A survey . . . found that 33.5 percent (of Arizonians) had been fired without receiving a chance to correct erroneous findings because E-Verify didn’t immediately confirm that they were work-authorized and none of their employers notified them, as required by the rules, that they could appeal the E-Verify finding.

Again where are the Tea Partiers? Basically, you will need permission from the federal government to work. Workers will have to be approved by the government to get a job.

Once built, this government monitoring system would soon be extended to housing, financial services, and other essentials to try to get at illegal immigrants. It would also be converted to policy goals well beyond immigration control. Direct regulatory power over American citizens would flow to the federal government. Even more information about Americans’ lives would flow into federal government databases. And sensitive personal data would be exposed to more security threats.

But this is just civil liberty talk; E-verify will create jobs right? Representative Micky Hammon, a Republican who was a chief sponsor of the bill is reported as saying “This is a jobs-creation bill for Americans.” However, requiring employers to use E-Verify will increase job-loss rates. The business journal Bloomburg found

If mandated for all employers [nationwide)], E-Verify would have cost $2.7 billion in fiscal 2010, according to data compiled by Bloomberg.  Small businesses, which account for 99.7 percent of employers, would have paid $2.6 billion of that, according to the data.Employers spent about $43 million in the fiscal year ending Sept. 30, 2008, to interact with the site, according to data compiled by Bloomberg based on a survey commissioned by the government. [emphasis mine)]

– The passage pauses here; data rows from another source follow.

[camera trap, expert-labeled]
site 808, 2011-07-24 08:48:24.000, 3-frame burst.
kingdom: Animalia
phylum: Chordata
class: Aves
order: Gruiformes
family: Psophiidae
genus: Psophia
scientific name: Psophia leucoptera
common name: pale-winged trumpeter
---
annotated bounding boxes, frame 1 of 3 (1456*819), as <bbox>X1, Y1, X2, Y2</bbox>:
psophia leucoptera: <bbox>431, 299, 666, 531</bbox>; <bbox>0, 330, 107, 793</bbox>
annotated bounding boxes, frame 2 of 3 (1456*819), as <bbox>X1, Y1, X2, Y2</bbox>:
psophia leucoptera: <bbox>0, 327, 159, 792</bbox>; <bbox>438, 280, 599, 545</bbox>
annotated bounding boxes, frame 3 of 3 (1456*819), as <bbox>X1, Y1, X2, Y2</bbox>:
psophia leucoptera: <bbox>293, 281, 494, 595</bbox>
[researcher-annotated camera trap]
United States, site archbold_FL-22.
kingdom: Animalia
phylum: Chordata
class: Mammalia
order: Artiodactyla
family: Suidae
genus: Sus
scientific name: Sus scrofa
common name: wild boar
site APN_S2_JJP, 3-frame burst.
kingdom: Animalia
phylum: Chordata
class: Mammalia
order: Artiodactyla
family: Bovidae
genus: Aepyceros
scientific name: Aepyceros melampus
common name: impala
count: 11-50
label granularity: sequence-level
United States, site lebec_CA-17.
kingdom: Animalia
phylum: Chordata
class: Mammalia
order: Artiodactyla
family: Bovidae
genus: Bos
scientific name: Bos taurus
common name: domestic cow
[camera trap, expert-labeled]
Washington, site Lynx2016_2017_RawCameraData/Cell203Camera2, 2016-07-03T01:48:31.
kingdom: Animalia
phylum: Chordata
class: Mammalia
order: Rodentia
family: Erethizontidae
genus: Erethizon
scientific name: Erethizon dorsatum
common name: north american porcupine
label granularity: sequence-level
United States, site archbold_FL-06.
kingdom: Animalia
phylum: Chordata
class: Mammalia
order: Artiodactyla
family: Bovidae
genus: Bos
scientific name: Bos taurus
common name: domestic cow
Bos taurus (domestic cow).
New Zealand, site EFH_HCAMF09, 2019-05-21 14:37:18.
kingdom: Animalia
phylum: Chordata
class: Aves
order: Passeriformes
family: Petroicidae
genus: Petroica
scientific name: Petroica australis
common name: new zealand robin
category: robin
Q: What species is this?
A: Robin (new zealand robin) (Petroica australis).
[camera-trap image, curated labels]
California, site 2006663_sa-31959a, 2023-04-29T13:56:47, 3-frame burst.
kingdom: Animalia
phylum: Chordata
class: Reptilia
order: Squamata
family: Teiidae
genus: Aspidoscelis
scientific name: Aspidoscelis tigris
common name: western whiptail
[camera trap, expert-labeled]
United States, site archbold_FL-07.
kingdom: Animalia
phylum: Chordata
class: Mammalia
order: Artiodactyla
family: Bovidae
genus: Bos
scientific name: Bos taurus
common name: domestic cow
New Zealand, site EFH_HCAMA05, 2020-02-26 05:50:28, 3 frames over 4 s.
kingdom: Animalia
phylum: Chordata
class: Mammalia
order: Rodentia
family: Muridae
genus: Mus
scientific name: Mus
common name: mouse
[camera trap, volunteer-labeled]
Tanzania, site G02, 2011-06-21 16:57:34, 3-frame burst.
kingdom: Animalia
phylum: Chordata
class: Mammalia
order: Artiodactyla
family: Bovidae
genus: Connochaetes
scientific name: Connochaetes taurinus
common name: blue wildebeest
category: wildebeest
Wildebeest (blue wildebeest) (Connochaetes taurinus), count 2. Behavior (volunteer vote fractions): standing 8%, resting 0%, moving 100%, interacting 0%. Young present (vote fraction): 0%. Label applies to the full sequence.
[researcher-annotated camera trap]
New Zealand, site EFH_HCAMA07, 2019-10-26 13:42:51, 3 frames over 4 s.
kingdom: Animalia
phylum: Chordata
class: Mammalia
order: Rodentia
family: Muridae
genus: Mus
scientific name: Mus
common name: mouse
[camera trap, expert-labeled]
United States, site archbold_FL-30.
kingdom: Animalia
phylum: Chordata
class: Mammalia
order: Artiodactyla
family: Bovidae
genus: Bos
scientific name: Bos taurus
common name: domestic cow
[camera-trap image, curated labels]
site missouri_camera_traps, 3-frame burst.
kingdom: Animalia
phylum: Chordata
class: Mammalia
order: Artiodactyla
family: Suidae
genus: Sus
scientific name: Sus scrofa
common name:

Hey small business owners: are you ready to familiarize yourself with the user manual, a 82 page tome on implemenation of E-verify?  As reported from Arizona,

Mike Castillo, owner of PostalMax of Scottsdale, said the program isn’t user-friendly for small-business owners. Castillo signed up for E-Verify in 2008 but didn’t use it because his parcel-services business didn’t have any turnover.

Recently, he wanted to hire a part-time worker, but a technical glitch made it difficult for Castillo’s human-resources contractor to file the paperwork with the CIS.

The federal agency sent a form in a file format that was difficult to open, and it took a few days to iron the problem out, said Castillo.

If you don’t have the luxury of a human-resources staff, E-Verify takes time away from your core business, he said.

On top of all that, it does not work, according to this report,  E-Verify cleared 54% of “illegal aliens ” to work in 2009.